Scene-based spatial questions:
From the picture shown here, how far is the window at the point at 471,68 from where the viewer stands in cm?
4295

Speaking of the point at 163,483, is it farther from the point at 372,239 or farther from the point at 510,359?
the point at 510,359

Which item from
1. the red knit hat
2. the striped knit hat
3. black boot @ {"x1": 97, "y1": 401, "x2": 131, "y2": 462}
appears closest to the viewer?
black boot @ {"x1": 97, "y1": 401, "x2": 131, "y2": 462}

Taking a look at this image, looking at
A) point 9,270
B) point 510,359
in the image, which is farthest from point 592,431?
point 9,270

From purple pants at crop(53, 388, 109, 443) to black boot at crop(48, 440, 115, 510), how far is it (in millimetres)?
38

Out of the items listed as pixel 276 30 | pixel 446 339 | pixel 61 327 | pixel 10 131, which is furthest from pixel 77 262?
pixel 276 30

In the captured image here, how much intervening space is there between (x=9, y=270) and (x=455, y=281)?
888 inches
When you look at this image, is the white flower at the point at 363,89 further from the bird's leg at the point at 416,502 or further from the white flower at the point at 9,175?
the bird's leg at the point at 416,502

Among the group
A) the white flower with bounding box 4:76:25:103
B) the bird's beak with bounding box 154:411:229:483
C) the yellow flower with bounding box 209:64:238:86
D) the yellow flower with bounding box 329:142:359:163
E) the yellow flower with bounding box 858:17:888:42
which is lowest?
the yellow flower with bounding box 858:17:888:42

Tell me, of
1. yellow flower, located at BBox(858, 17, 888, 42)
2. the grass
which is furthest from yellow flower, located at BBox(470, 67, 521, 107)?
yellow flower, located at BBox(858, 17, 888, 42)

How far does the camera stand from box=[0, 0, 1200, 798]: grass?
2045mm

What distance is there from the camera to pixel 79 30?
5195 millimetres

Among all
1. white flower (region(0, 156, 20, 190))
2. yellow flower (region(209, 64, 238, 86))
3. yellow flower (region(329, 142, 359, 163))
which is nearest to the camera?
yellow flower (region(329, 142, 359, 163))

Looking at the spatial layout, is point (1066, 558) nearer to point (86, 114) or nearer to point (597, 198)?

**DIRECTIVE:** Copy the records word for word, starting at the line containing "In the captured" and ending after the line containing "5195 millimetres". Include both of those lines.

**SOLUTION FOR THIS EXERCISE:**
In the captured image here, how much intervening space is there between (x=9, y=270) and (x=455, y=281)?
888 inches
When you look at this image, is the white flower at the point at 363,89 further from the bird's leg at the point at 416,502 or further from the white flower at the point at 9,175?
the bird's leg at the point at 416,502

Among the group
A) the white flower with bounding box 4:76:25:103
B) the bird's beak with bounding box 154:411:229:483
C) the yellow flower with bounding box 209:64:238:86
D) the yellow flower with bounding box 329:142:359:163
E) the yellow flower with bounding box 858:17:888:42
which is lowest?
the yellow flower with bounding box 858:17:888:42

Tell me, of
1. yellow flower, located at BBox(858, 17, 888, 42)
2. the grass
which is furthest from yellow flower, located at BBox(470, 67, 521, 107)?
yellow flower, located at BBox(858, 17, 888, 42)

How far does the camera stand from box=[0, 0, 1200, 798]: grass?
2045mm

What distance is there from the camera to pixel 79 30?
5195 millimetres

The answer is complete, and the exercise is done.